_Problem description_: Format the items below as a Markdown table with two columns, No. and Caption, holding a row number and the line's text, with blank lines left out. Leave the pictures out of the answer.
━━ Supplied material ━━
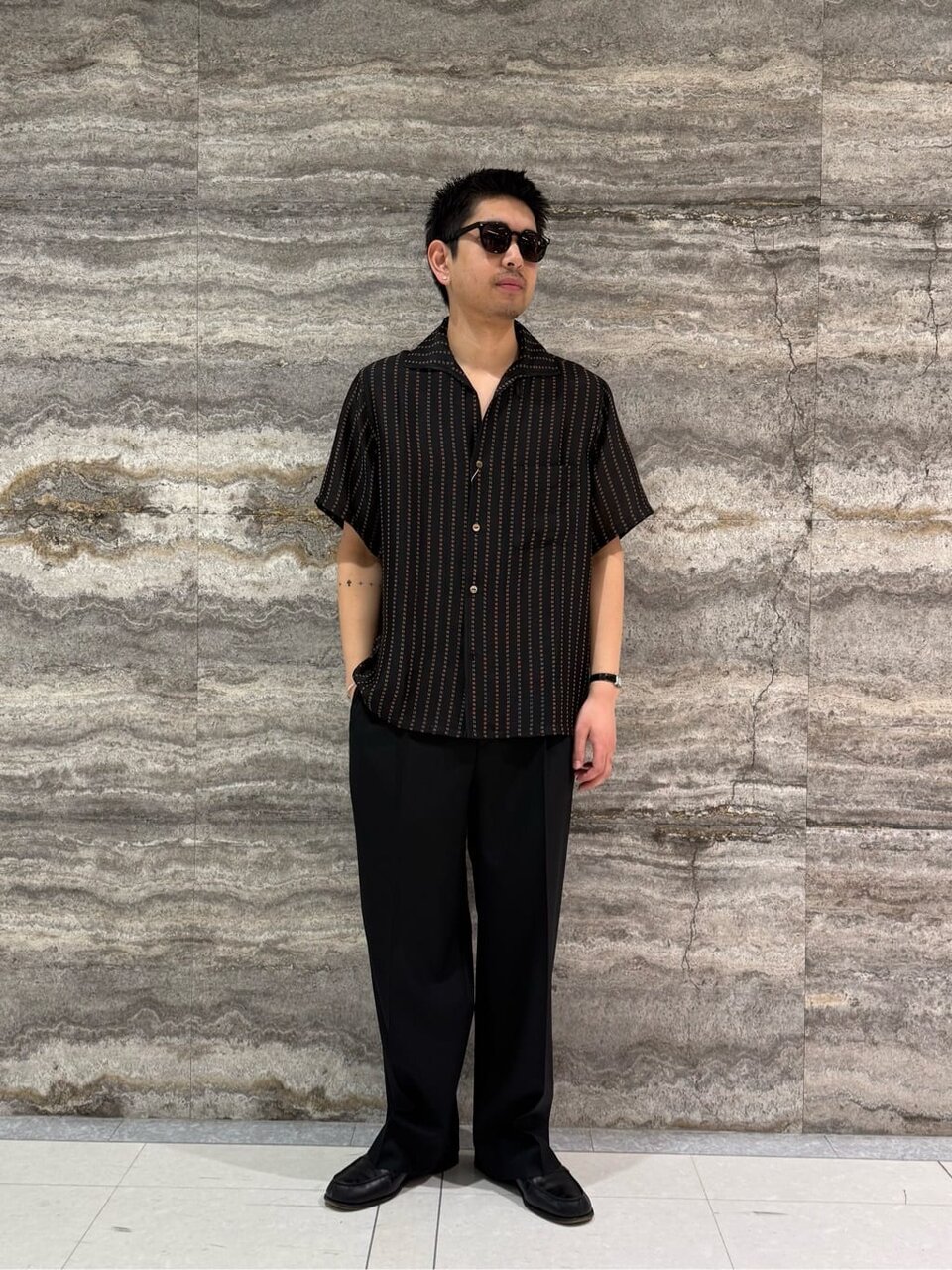 ストライプシャツとスラックスを着た男性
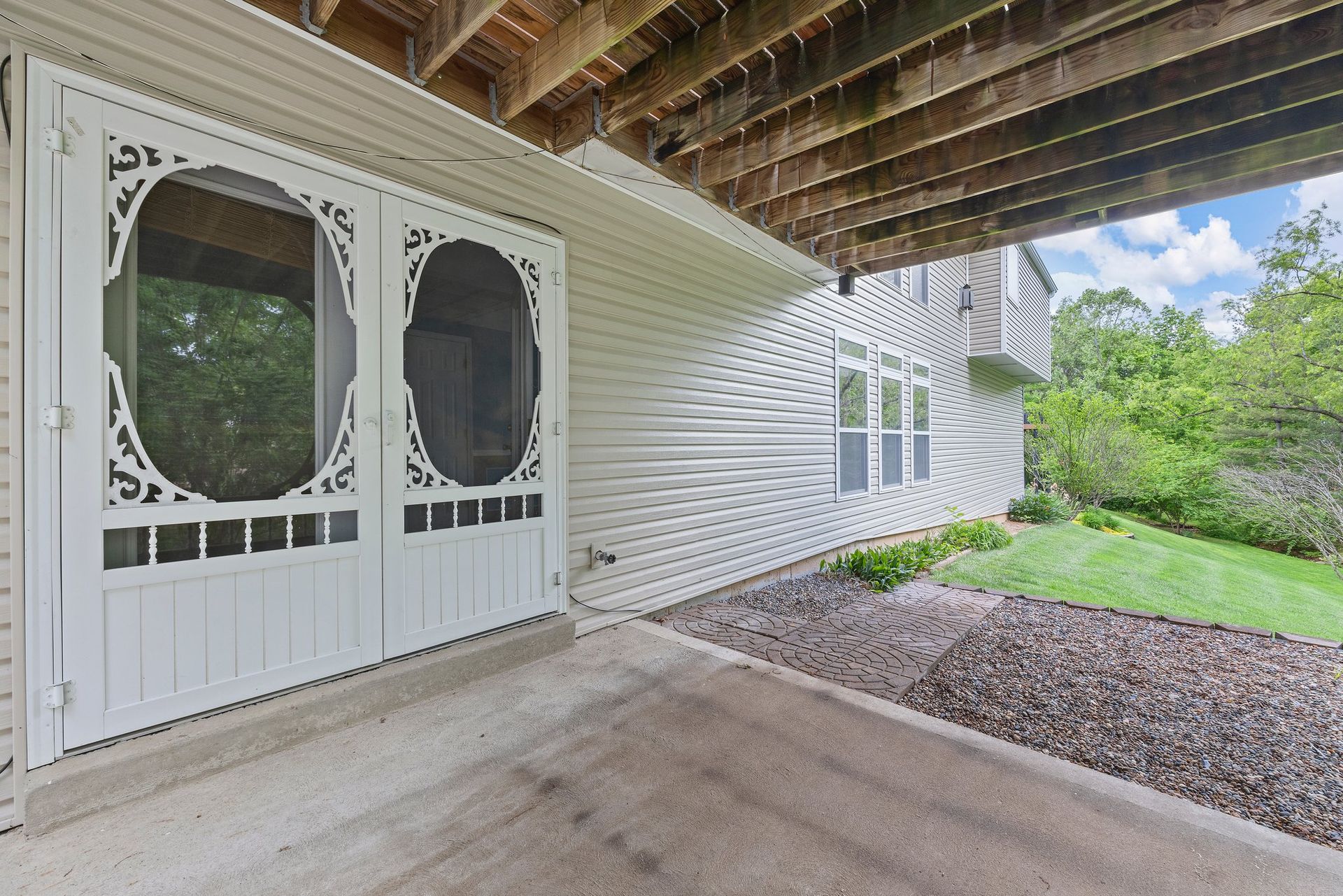 A screened in porch with a white house in the background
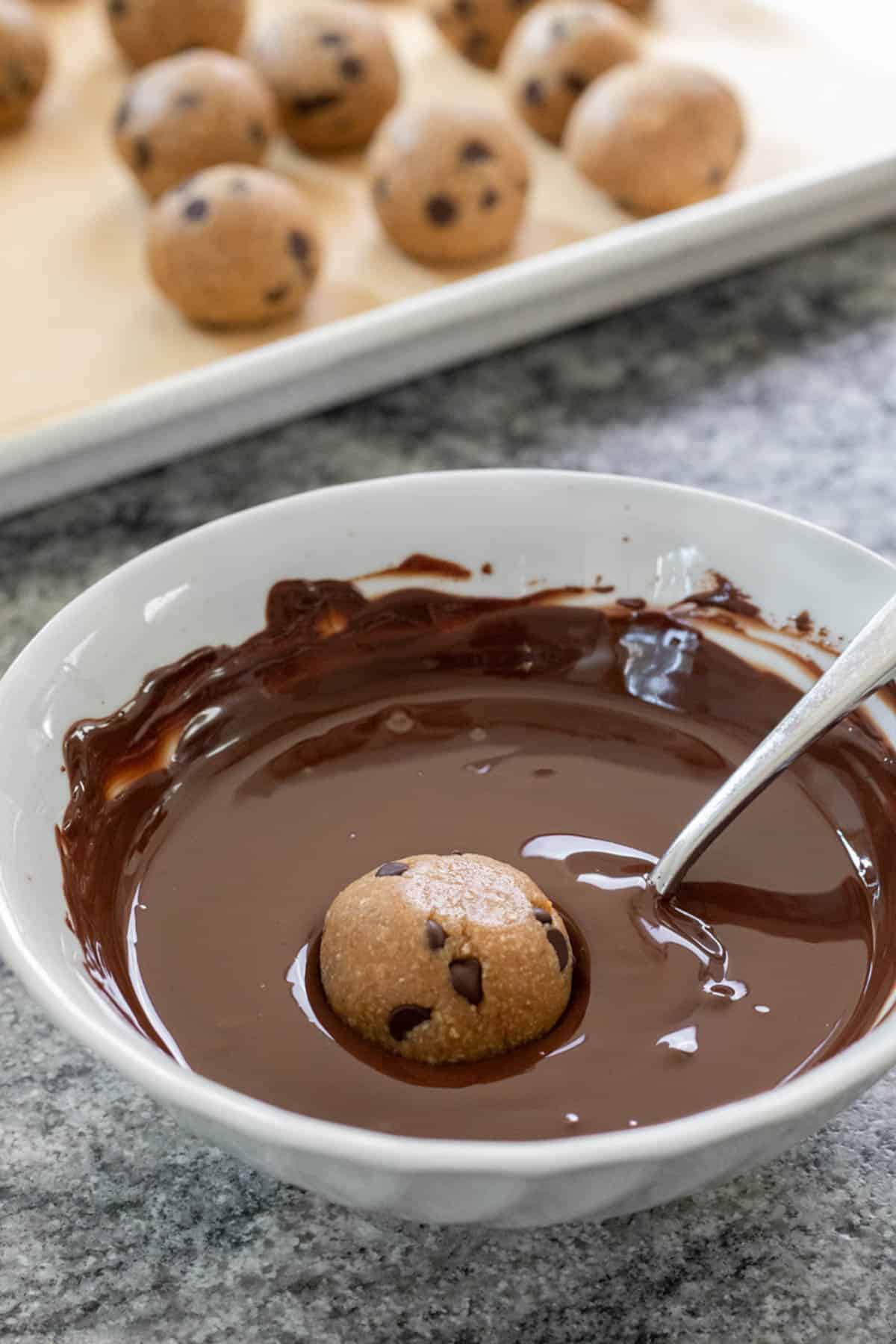 a cookie dough bite resting in a bowl full of melted chocolate.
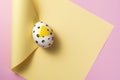 Yellow painted easter egg on yellow and pink background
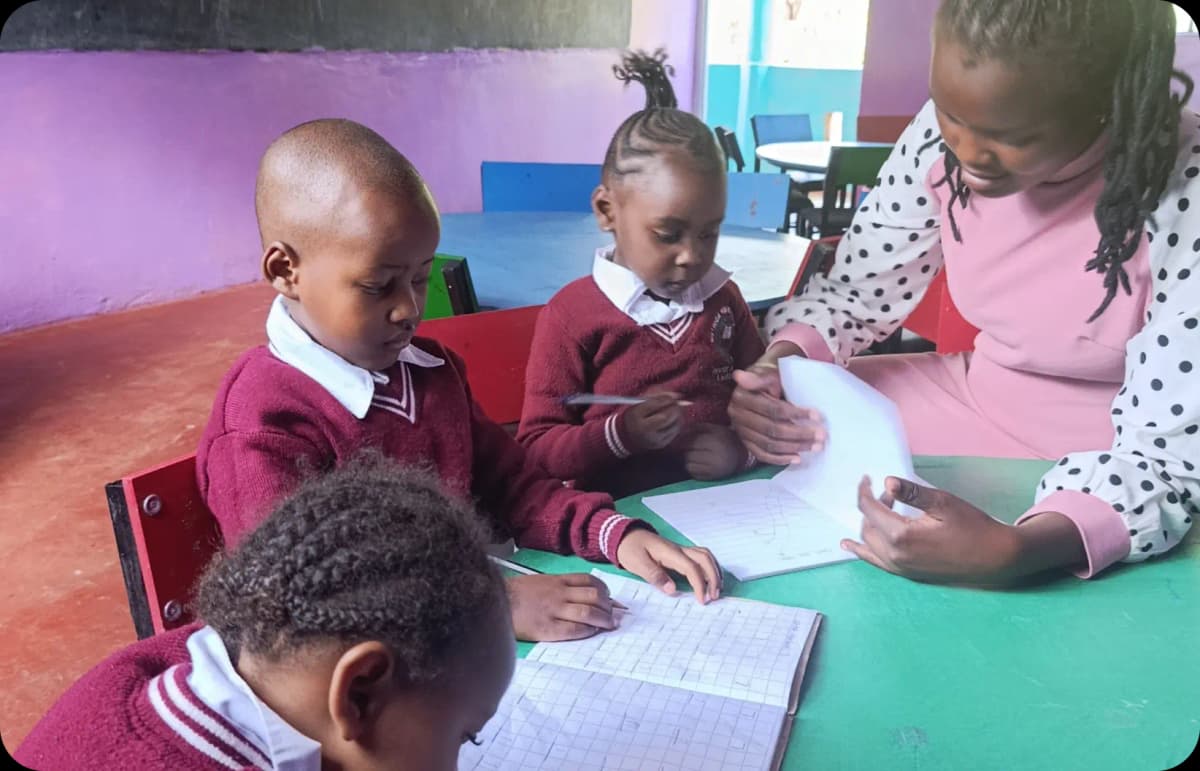 A female teacher in classroom assisting a student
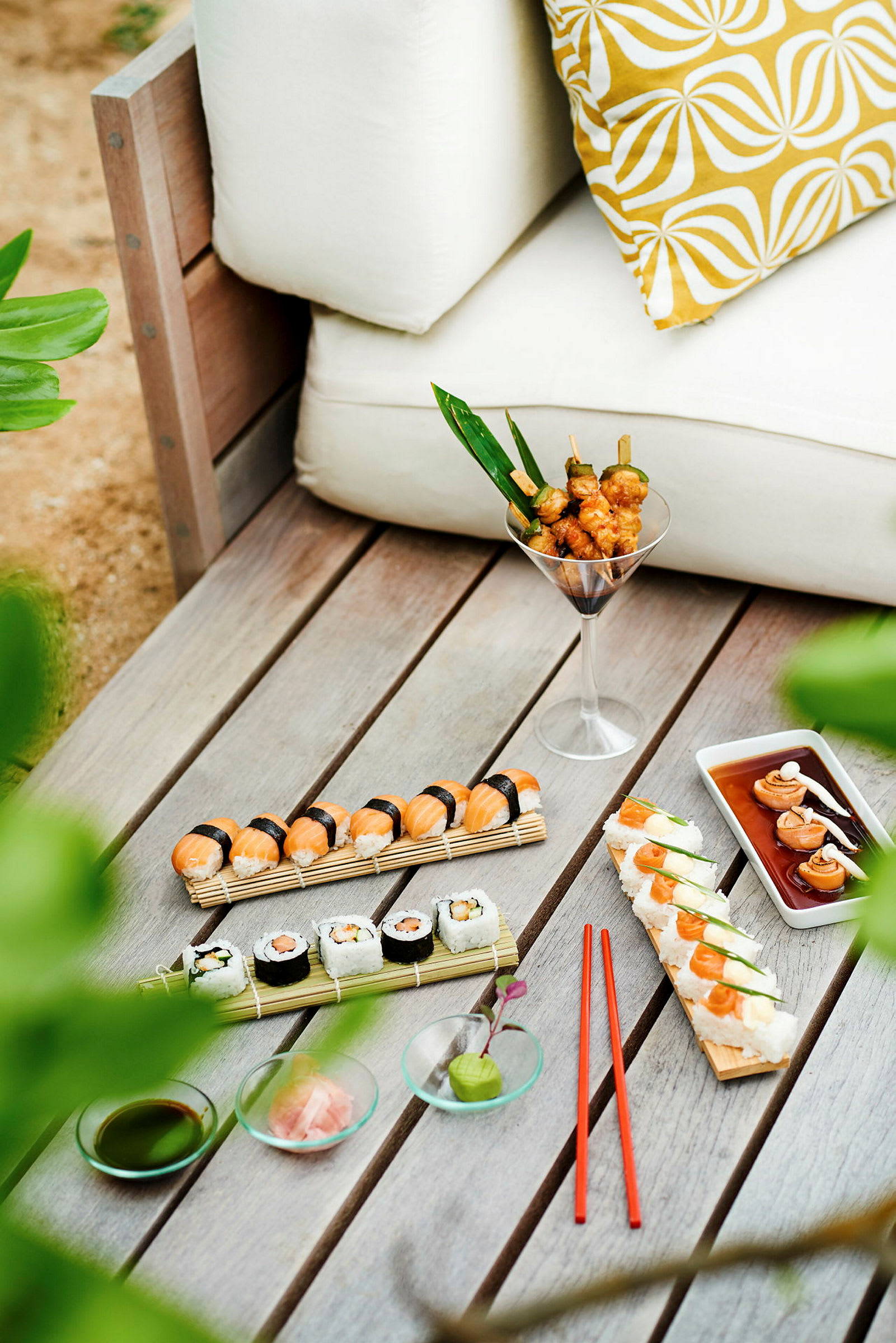 Ett bord med sushi, grillspett och tillbehör bredvid en vit soffa. (AI-genererad text)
━━━
_Your response_:
| No. | Caption |
|---|---|
| 1 |  ストライプシャツとスラックスを着た男性 |
| 2 |  A screened in porch with a white house in the background |
| 3 |  a cookie dough bite resting in a bowl full of melted chocolate. |
| 4 |  Yellow painted easter egg on yellow and pink background |
| 5 |  A female teacher in classroom assisting a student |
| 6 |  Ett bord med sushi, grillspett och tillbehör bredvid en vit soffa. (AI-genererad text) |